Dalam kesaksiannya, Tio mengaku ada intimidasi yang dialami saat diminta keterangan oleh penyidik KPK bernama Rosa Purbo Bekti. Menurut Tio, intimidasi dilakukan dengan mengarahkan dirinya menyebut nama Sekjen PDIP Hasto Kristiyanto dalam kasus Harun Masiku. Dalam hal ini diarahkan soal pertemuan di Hotel Grand Hyatt.

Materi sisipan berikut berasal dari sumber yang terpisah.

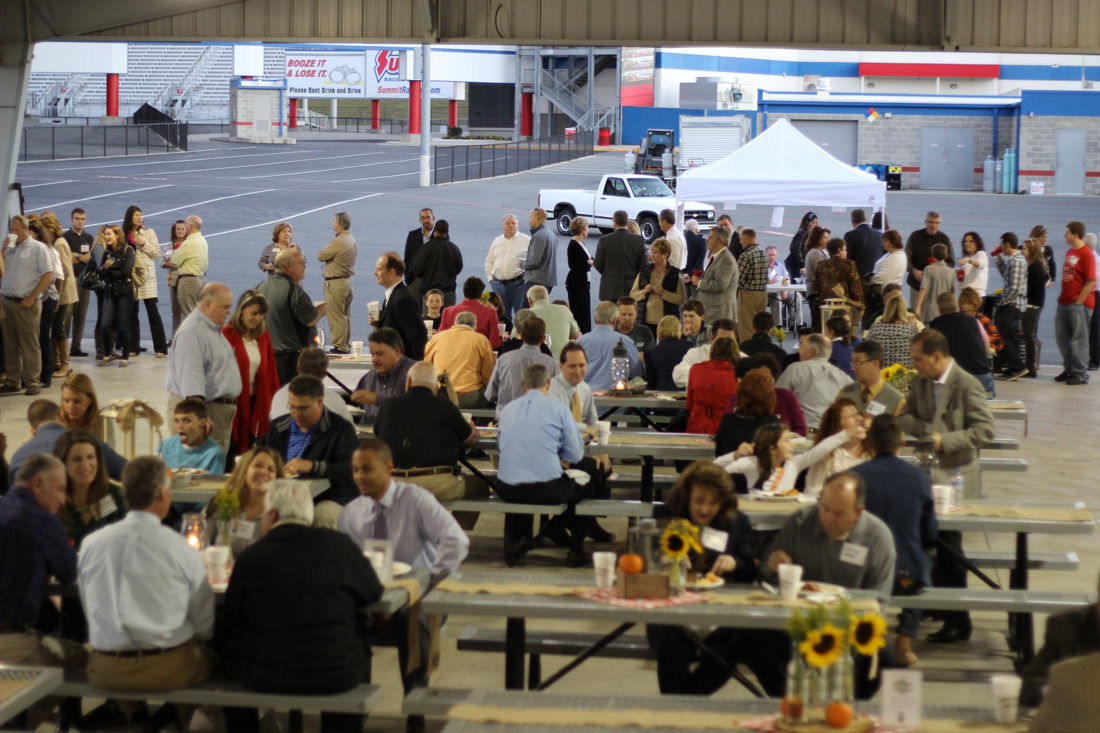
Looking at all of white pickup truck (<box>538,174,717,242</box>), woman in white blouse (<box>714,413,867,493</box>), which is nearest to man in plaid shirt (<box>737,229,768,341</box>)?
woman in white blouse (<box>714,413,867,493</box>)

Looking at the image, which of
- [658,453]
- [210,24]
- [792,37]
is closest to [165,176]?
[210,24]

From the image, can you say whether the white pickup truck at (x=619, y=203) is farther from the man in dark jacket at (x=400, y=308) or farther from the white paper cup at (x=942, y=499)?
the white paper cup at (x=942, y=499)

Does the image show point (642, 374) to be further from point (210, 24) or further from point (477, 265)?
point (477, 265)

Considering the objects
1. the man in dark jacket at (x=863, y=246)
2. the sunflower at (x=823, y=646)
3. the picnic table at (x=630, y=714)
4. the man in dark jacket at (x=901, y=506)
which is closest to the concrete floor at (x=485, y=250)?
the man in dark jacket at (x=901, y=506)

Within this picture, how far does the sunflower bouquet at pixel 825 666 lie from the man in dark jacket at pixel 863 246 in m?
13.6

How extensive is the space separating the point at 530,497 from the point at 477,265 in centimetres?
1769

"Soal intimidasi. Iya... ada rangkaiannya. Habis itu (di depan penyidik KPK) Prayitno, akhirnya mulailah pertanyaan-pertanyaan," kata Tio saat menjelaskan di Pengadilan Negeri Jakarta Selatan, Jumat (7/2/2025).

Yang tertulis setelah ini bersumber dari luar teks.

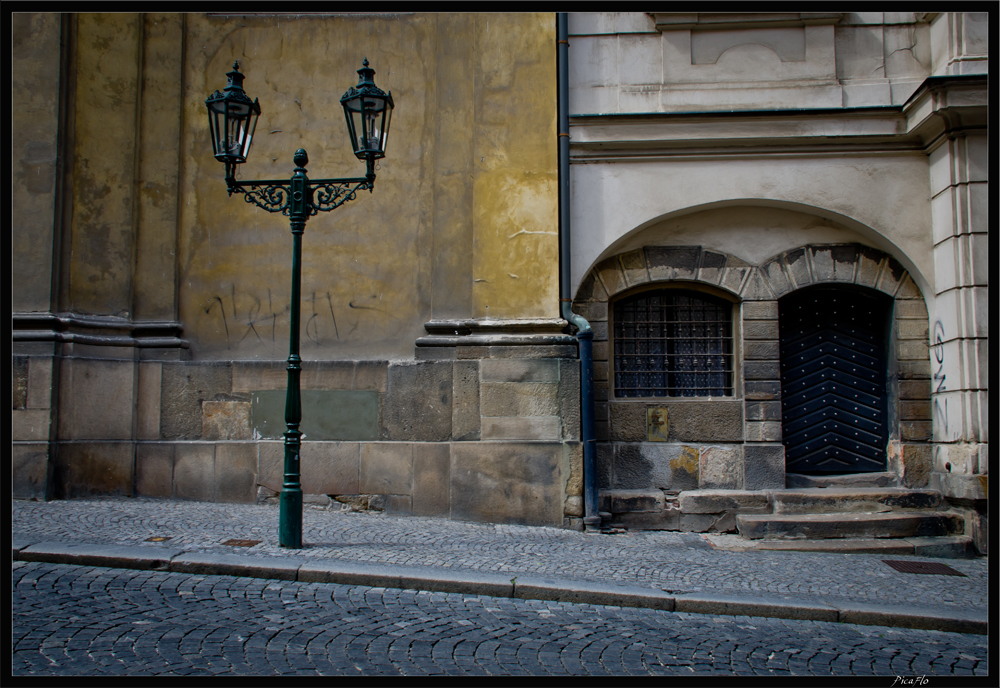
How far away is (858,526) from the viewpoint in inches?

"Saat pertanyaan-pertanyaan Mas Prayitno (penyidik KPK) kepada saya, masih baik bertanyanya. Tapi tiba-tiba pada pertengahan ada orang masuk yang belakangan saya ketahui namanya Pak Rossa. Datang tiba-tiba dia langsung tanya sama saya, Hiat.. Hiat.. tolong jelaskan Hiat. Bahasanya seperti itu," kata Tio.
Tio mengaku tidak paham dengan yang dimaksud 'Hiat'. Lantas dia pun bertanya apa yang dimaksud dari Hiat.
"Hiat… sudahlah jelaskan apa Hiat," ujar Tio menirukan pernyataan Rossa di sidang praperadilan.
Tio menegaskan dirinya bingung karena sama sekali tidak paham apa maksudnya Hiat. Setelah itu, Tio mengaku mulai tertekan karena Rosa langsung menyampaikan ucapan yang dirasa intimidatif.
"Dia (Rosa) langsung ngomong, ayo kita adu dah siapa yang lebih kuat. Sampai berapa lama sih si Tio bisa tahan," kata Tio yang kembali menirukan pernyataan Rossa.
Tio lantas menjawab dengan sejujurnya dan membawa nama Allah soal ketidaktahuannya. Namun belakangan, Tio baru paham Hiat yang dimaksud adalah Hotel Hyatt Jakarta. Hal itu diketahui usai bertemu Wahyu Setiawan setelah disarankan oleh KPK.
Tio mengaku, intimidasi juga berlanjut ketika Rossa mengatakan soal hukuman 4 tahun yang diterima Tio terlalu ringan.
"Bu Tio berapa lama sih hukumannya?" kata Rosa bertanya kepada Tio.
"Saya bilang, 4 tahun..." jawab Tio.
"Dia (Rosa) bilang, Bu Tio penerima (suap) itu empat tahun hukuman tuh cepat loh, itu ringan loh itu," kata Tio menirukan Rossa.
"Eh Bu Tio bisa tambah lagi loh hukumannya. Bu Tio kan tahu pasal 21. Bisa kenain pasal 21,” sambung Rossa.
Rossa menjelaskan, usai Rossa menyampaikan hal itu lalu keluar sambil memukul meja.